South Dakota State University enforces PVP rights
The South Dakota Board of Regents, as the governing body for South Dakota State University and the South Dakota Agricultural Experiment Station, has instituted five lawsuits in federal court to enforce laws governing wheat varieties using the Plant Variety Protection Act.
The lawsuits, filed July 13 in federal court in Sioux Falls, focus on the spring wheat varieties Traverse and Briggs that have been developed by nationally recognized wheat researchers at South Dakota State University and are owned by SDSU. This federally protected seed can only be sold legally as a class of certified seed. The lawsuits allege that five particular producers knowingly sold or offered the seed for sale without legal authority, without proper seed certification or without legitimate seed dealer licenses.
The lawsuits have been filed in order to protect producers in South Dakota and in the Upper Midwest who act in accordance with the Plant Variety Protection Act, according to Kevin Kephart, vice president for research at South Dakota State University.
"Our principal goal is to support farmers who rely on the continued development of better wheat varieties for their farming success," Kephart said. "It is in the long-term best interest of the entire wheat industry to respect the existing laws and regulations."
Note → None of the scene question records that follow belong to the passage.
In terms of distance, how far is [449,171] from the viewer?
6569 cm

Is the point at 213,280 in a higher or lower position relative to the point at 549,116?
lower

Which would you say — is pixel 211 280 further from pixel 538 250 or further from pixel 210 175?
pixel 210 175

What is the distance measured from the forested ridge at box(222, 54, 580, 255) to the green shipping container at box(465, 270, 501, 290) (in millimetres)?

The action taken by the Board of Regents is part of a much larger industry-wide PVP educational and enforcement effort that includes other notable public, taxpayer-funded research universities such as Kansas State University, Colorado State University and Oklahoma State University. These universities have won cases against seed violators in federal courts. Recently in Kansas, a producer accused of infringing a variety developed by Kansas State agreed to a $150,000 judgment.
The PVP Act provides legal intellectual property protection to developers of new varieties of plants that are either sexually propagated by seed or asexually propagated by cuttings or tubers.
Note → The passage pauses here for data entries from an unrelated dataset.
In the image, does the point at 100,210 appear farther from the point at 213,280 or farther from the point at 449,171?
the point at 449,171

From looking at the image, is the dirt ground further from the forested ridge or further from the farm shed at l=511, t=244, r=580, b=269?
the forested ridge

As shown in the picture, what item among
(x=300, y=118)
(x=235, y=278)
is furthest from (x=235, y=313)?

Bristol area producer Leo Warrington said the alleged behavior hurts all wheat growers in the region because it withholds money legally designated to fund wheat development work. Warrington is owner of Warrington Seed and also served on the board of directors for SDSU-based South Dakota Foundation Seed from 2002 to 2007, ending as vice chairman. Warrington Seed has grown public wheat varieties and currently produces seed for AgriPro and Westbred.
"We need more money going into wheat research. Currently, wheat has been falling behind other crops," Warrington said. "When farmers do the brown-bagging--illegally selling PVP-protected seed--they take that money away from research."
Wheat varieties are considered intellectual property. The South Dakota Crop Improvement Association, founded in 1925, cooperates with SDSU to use that intellectual property on the public's behalf by introducing and distributing seeds and propagating materials of improved crop varieties.
South Dakota State University was among the early supporters of an educational cooperative known as the Farmers Yield Initiative, a coalition of public and private wheat research organizations designed to support research, education and seed certification. Through a large-scale educational campaign, which included direct-mail brochures to more than 100,000 wheat producers, the developers of improved wheat varieties hope to inform producers of the value that seed certification and research investment contribute to the agricultural community. As part of that same message, the producers received information of the guidelines of the PVP.
Founded in 1881, South Dakota State University is the state's Morrill Act, land grant institution as well as its largest, most comprehensive school of higher education. SDSU confers degrees from seven different colleges representing more than 200 majors, minors and options. The institution also offers 23 master's degree programs and 12 Ph.D. programs.
The work of the university is carried out on a residential campus in Brookings, at sites in Sioux Falls, Pierre and Rapid City, and through Cooperative Extension offices and Agricultural Experiment Stations across the state.